WHAT YOU HAVE TO DO: Only one stretch of the records below is wanted: the lines from the one holding "Researchers investigated how" through the one holding "The pretraining data". Return it exactly, both ends included.

START INFORMATION PROVIDED

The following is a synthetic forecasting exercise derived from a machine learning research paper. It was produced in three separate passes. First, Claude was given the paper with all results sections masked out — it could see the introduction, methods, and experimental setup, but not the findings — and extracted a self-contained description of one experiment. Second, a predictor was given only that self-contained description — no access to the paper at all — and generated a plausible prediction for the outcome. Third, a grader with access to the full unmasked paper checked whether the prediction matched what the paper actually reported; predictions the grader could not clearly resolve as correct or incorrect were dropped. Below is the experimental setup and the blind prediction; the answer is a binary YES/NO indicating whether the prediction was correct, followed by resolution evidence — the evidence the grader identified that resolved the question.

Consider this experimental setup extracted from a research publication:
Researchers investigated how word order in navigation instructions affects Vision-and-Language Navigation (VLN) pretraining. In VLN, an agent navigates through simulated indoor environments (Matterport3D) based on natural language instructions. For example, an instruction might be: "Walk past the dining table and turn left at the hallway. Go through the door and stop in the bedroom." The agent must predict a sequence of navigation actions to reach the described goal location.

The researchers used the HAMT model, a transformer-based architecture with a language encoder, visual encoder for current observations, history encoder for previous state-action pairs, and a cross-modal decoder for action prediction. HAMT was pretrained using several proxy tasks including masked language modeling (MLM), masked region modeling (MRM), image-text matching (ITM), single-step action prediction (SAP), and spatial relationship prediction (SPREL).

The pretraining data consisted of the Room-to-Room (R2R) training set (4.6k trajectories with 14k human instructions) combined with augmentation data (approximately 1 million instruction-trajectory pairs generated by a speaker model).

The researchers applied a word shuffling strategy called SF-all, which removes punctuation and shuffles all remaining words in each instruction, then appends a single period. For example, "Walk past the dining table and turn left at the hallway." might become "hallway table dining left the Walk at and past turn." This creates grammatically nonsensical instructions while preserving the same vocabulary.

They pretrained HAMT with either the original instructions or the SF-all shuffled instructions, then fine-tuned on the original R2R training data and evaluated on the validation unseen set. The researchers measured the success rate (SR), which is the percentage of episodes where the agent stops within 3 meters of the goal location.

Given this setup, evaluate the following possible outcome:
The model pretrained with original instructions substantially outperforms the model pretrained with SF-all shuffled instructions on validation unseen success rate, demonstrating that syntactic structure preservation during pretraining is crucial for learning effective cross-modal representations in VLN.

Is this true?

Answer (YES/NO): NO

END INFORMATION PROVIDED

OUTPUT:
Researchers investigated how word order in navigation instructions affects Vision-and-Language Navigation (VLN) pretraining. In VLN, an agent navigates through simulated indoor environments (Matterport3D) based on natural language instructions. For example, an instruction might be: "Walk past the dining table and turn left at the hallway. Go through the door and stop in the bedroom." The agent must predict a sequence of navigation actions to reach the described goal location.

The researchers used the HAMT model, a transformer-based architecture with a language encoder, visual encoder for current observations, history encoder for previous state-action pairs, and a cross-modal decoder for action prediction. HAMT was pretrained using several proxy tasks including masked language modeling (MLM), masked region modeling (MRM), image-text matching (ITM), single-step action prediction (SAP), and spatial relationship prediction (SPREL).

The pretraining data consisted of the Room-to-Room (R2R) training set (4.6k trajectories with 14k human instructions) combined with augmentation data (approximately 1 million instruction-trajectory pairs generated by a speaker model).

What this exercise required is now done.